Transcription de l’acte :
« Le Jeudy quatriesme Jour du mois d’octobre Mil
six cent soixante huict Mourut et fut enterrée au
cymtiere de Vermenton françoise [Faux : Marie, Françoise est le prénom de la mère] fille de Jean Fremy
du Val St Martin aagée de quatre mois ou environ
Le pere absent na peu signer ni la mere ne scachant
pas signer [2 mots raturés] »
Signé : E Minot vicaire.
Il est à noter que le baptême de l’enfant possède en marge la mention marginale « Marie Nota » et que celle de décès « Nota ».
Nous sommes en 1668, et la religion réformée (« dite réformée » selon l’expression des prêtres catholiques) est encore autorisée depuis l’édit de Nantes de Henri IV même sous son petit-fils Louis IV les huguenots sont soumis à des brimades pour les contraindre à se convertir.

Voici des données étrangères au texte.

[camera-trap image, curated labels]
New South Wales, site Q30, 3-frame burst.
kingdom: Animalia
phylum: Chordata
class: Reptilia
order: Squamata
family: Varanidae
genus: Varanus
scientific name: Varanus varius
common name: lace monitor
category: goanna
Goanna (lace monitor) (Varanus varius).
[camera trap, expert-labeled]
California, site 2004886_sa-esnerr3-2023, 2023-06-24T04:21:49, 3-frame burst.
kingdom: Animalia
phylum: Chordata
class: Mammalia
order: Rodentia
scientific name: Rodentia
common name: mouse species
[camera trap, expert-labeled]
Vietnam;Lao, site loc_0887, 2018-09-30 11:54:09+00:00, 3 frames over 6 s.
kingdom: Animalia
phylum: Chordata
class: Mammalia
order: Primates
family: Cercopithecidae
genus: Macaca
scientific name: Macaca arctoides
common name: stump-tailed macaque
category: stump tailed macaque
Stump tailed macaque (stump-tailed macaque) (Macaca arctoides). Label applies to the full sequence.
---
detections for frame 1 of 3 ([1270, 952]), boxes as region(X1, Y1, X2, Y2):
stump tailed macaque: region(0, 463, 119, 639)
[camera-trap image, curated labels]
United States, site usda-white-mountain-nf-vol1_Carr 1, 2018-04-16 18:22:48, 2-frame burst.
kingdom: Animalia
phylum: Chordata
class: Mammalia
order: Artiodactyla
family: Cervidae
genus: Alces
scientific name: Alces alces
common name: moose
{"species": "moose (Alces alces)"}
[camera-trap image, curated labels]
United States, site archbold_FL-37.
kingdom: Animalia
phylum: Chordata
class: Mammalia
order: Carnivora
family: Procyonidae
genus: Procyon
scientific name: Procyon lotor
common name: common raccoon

Voir pour cela la première partie de l’article sur les TABY (catégorie protestants).
L’acte de décès / Inhumation de la fillette prénommée Françoise au lieu de Marie (quel sérieux !) nous apprend que Jean FRÉMY est du Val-Saint-Martin, hameau de Vermenton.
Aucun acte ou mention n’indique si une action civile a été entreprise auprès du père désigné de la fillette. L’a-t-il reconnue ? Toujours est-il qu’à son enterrement l »enfant porte le nom de son dudit père.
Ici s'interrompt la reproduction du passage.